Repeat every record below exactly as written.

═══ Records for this task ═══

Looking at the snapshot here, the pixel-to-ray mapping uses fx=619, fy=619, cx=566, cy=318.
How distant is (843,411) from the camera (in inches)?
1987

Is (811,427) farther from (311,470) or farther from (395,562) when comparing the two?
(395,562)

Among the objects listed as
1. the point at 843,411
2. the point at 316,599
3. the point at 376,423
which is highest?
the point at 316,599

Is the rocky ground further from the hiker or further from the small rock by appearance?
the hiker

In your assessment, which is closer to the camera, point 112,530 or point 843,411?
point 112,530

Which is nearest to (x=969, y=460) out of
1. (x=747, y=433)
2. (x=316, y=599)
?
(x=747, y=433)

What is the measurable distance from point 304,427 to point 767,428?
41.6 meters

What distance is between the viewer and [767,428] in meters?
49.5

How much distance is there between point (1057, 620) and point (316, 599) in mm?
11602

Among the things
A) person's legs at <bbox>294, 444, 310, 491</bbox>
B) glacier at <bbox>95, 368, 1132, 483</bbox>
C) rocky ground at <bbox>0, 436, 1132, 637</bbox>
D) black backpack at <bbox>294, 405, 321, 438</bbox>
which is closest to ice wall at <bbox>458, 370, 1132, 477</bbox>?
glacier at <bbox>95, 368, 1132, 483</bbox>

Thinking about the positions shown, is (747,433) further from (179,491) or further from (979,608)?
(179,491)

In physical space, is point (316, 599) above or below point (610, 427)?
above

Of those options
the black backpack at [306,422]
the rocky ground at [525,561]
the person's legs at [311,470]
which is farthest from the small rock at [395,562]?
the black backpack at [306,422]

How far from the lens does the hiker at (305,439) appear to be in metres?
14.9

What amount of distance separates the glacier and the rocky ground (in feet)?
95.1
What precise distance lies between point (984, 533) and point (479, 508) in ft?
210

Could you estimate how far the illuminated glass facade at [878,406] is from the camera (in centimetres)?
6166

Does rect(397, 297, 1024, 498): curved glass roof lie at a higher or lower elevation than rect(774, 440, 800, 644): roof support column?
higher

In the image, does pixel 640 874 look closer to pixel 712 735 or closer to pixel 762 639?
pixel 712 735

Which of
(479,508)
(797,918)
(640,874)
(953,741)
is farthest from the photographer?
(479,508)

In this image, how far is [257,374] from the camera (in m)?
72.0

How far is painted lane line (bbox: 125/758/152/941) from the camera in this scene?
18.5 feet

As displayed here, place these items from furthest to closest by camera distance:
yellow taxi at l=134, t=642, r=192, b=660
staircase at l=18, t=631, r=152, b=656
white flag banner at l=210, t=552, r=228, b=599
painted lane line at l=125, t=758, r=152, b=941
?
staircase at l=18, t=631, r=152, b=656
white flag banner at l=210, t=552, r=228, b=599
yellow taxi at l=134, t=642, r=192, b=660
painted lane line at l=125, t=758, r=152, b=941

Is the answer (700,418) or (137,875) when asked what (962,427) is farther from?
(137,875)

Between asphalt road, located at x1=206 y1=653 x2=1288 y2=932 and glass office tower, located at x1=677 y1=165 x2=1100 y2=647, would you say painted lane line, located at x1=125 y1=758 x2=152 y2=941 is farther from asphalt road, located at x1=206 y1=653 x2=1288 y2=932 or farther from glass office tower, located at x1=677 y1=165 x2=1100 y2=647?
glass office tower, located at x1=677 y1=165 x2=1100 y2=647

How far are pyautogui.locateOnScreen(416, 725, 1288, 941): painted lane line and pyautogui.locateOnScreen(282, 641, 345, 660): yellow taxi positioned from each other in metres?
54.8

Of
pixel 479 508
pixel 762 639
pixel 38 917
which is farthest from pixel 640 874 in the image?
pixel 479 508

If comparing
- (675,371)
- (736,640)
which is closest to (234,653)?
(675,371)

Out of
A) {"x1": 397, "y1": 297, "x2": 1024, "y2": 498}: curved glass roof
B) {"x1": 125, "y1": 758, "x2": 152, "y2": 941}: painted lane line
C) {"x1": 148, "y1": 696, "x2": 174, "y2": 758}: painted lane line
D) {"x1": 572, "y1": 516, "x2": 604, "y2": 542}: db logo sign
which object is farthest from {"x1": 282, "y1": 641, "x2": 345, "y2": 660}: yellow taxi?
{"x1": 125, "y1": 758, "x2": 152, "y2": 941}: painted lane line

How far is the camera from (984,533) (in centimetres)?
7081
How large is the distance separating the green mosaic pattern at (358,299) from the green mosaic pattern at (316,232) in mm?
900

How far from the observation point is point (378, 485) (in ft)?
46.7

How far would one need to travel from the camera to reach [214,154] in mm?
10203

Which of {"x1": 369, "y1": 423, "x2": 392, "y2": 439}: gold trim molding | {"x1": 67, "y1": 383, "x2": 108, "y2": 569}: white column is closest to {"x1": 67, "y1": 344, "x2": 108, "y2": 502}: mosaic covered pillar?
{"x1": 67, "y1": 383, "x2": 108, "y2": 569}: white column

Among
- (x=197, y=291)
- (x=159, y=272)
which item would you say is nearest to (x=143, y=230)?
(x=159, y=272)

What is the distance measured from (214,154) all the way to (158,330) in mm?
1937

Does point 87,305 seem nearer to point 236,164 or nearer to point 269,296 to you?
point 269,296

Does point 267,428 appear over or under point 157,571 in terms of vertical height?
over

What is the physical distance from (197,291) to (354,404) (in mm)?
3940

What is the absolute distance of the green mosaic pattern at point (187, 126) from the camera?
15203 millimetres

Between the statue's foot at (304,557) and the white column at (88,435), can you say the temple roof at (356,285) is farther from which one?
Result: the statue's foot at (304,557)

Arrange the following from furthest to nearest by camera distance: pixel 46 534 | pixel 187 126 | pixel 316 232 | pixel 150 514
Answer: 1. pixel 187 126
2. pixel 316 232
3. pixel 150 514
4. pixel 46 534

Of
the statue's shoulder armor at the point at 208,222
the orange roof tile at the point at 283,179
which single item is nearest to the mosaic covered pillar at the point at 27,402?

═══

Task output:
Looking at the snapshot here, the pixel-to-ray mapping uses fx=619, fy=619, cx=566, cy=318.
How distant is (843,411) from the camera (in inches)?
1987

Is (811,427) farther from (311,470) or farther from (395,562) when comparing the two?
(395,562)

Among the objects listed as
1. the point at 843,411
2. the point at 316,599
3. the point at 376,423
which is highest?
the point at 316,599

Is the rocky ground further from the hiker or further from the small rock by appearance?
the hiker

In your assessment, which is closer to the camera, point 112,530 or point 843,411?
point 112,530

Which is nearest to (x=969, y=460) out of
1. (x=747, y=433)
2. (x=316, y=599)
?
(x=747, y=433)

What is the measurable distance from point 304,427 to point 767,428?
41.6 meters

What distance is between the viewer and [767,428] in meters?
49.5

How much distance is there between point (1057, 620) and point (316, 599) in mm?
11602

Among the things
A) person's legs at <bbox>294, 444, 310, 491</bbox>
B) glacier at <bbox>95, 368, 1132, 483</bbox>
C) rocky ground at <bbox>0, 436, 1132, 637</bbox>
D) black backpack at <bbox>294, 405, 321, 438</bbox>
which is closest to ice wall at <bbox>458, 370, 1132, 477</bbox>?
glacier at <bbox>95, 368, 1132, 483</bbox>

Thinking about the positions shown, is (747,433) further from (179,491) or further from (979,608)?
(179,491)

In physical space, is point (316, 599) above or below point (610, 427)?
above

Of those options
the black backpack at [306,422]
the rocky ground at [525,561]
the person's legs at [311,470]
which is farthest from the small rock at [395,562]?
the black backpack at [306,422]

How far from the lens does the hiker at (305,439) appear to be in metres?
14.9

What amount of distance separates the glacier and the rocky ground (in feet)?
95.1
What precise distance lies between point (984, 533) and point (479, 508) in ft?
210

Could you estimate how far the illuminated glass facade at [878,406] is from the camera (in centimetres)?
6166

Does rect(397, 297, 1024, 498): curved glass roof lie at a higher or lower elevation than rect(774, 440, 800, 644): roof support column?
higher

In the image, does pixel 640 874 look closer to pixel 712 735 or closer to pixel 762 639?
pixel 712 735

Which of
(479,508)
(797,918)
(640,874)
(953,741)
is farthest from the photographer?
(479,508)

In this image, how far is [257,374] from the camera (in m)?
72.0

How far is painted lane line (bbox: 125/758/152/941) from the camera in this scene?
18.5 feet

As displayed here, place these items from furthest to closest by camera distance:
yellow taxi at l=134, t=642, r=192, b=660
staircase at l=18, t=631, r=152, b=656
white flag banner at l=210, t=552, r=228, b=599
painted lane line at l=125, t=758, r=152, b=941
?
staircase at l=18, t=631, r=152, b=656
white flag banner at l=210, t=552, r=228, b=599
yellow taxi at l=134, t=642, r=192, b=660
painted lane line at l=125, t=758, r=152, b=941

Is the answer (700,418) or (137,875) when asked what (962,427) is farther from?
(137,875)

Between asphalt road, located at x1=206 y1=653 x2=1288 y2=932 and glass office tower, located at x1=677 y1=165 x2=1100 y2=647, would you say painted lane line, located at x1=125 y1=758 x2=152 y2=941 is farther from asphalt road, located at x1=206 y1=653 x2=1288 y2=932 or farther from glass office tower, located at x1=677 y1=165 x2=1100 y2=647?
glass office tower, located at x1=677 y1=165 x2=1100 y2=647

How far are pyautogui.locateOnScreen(416, 725, 1288, 941): painted lane line and pyautogui.locateOnScreen(282, 641, 345, 660): yellow taxi positioned from each other in metres?
54.8

Of
pixel 479 508
pixel 762 639
pixel 38 917
which is farthest from pixel 640 874 in the image?
pixel 479 508

If comparing
- (675,371)
- (736,640)
which is closest to (234,653)?
(675,371)

Out of
A) {"x1": 397, "y1": 297, "x2": 1024, "y2": 498}: curved glass roof
B) {"x1": 125, "y1": 758, "x2": 152, "y2": 941}: painted lane line
C) {"x1": 148, "y1": 696, "x2": 174, "y2": 758}: painted lane line
D) {"x1": 572, "y1": 516, "x2": 604, "y2": 542}: db logo sign
which object is farthest from {"x1": 282, "y1": 641, "x2": 345, "y2": 660}: yellow taxi?
{"x1": 125, "y1": 758, "x2": 152, "y2": 941}: painted lane line

How far is the camera from (984,533) (in centimetres)?
7081
How large is the distance separating the green mosaic pattern at (358,299) from the green mosaic pattern at (316,232) in mm?
900

How far from the observation point is point (378, 485) (in ft)?
46.7

How far would one need to travel from the camera to reach [214,154] in mm?
10203

Which of {"x1": 369, "y1": 423, "x2": 392, "y2": 439}: gold trim molding | {"x1": 67, "y1": 383, "x2": 108, "y2": 569}: white column is closest to {"x1": 67, "y1": 344, "x2": 108, "y2": 502}: mosaic covered pillar?
{"x1": 67, "y1": 383, "x2": 108, "y2": 569}: white column

Among
- (x=197, y=291)
- (x=159, y=272)
which item would you say is nearest to (x=143, y=230)?
(x=159, y=272)

What is the distance measured from (214,154) all the way to (158,330) in mm?
1937

Does point 87,305 seem nearer to point 236,164 or nearer to point 269,296 to you?
point 269,296

Does point 267,428 appear over or under point 157,571 in terms of vertical height?
over

What is the physical distance from (197,291) to (354,404) (in mm)?
3940

What is the absolute distance of the green mosaic pattern at point (187, 126) from the camera?
15203 millimetres

Between the statue's foot at (304,557) and the white column at (88,435), can you say the temple roof at (356,285) is farther from which one?
Result: the statue's foot at (304,557)

Arrange the following from furthest to nearest by camera distance: pixel 46 534 | pixel 187 126 | pixel 316 232 | pixel 150 514
Answer: 1. pixel 187 126
2. pixel 316 232
3. pixel 150 514
4. pixel 46 534

Of
the statue's shoulder armor at the point at 208,222
the orange roof tile at the point at 283,179
which single item is nearest to the mosaic covered pillar at the point at 27,402?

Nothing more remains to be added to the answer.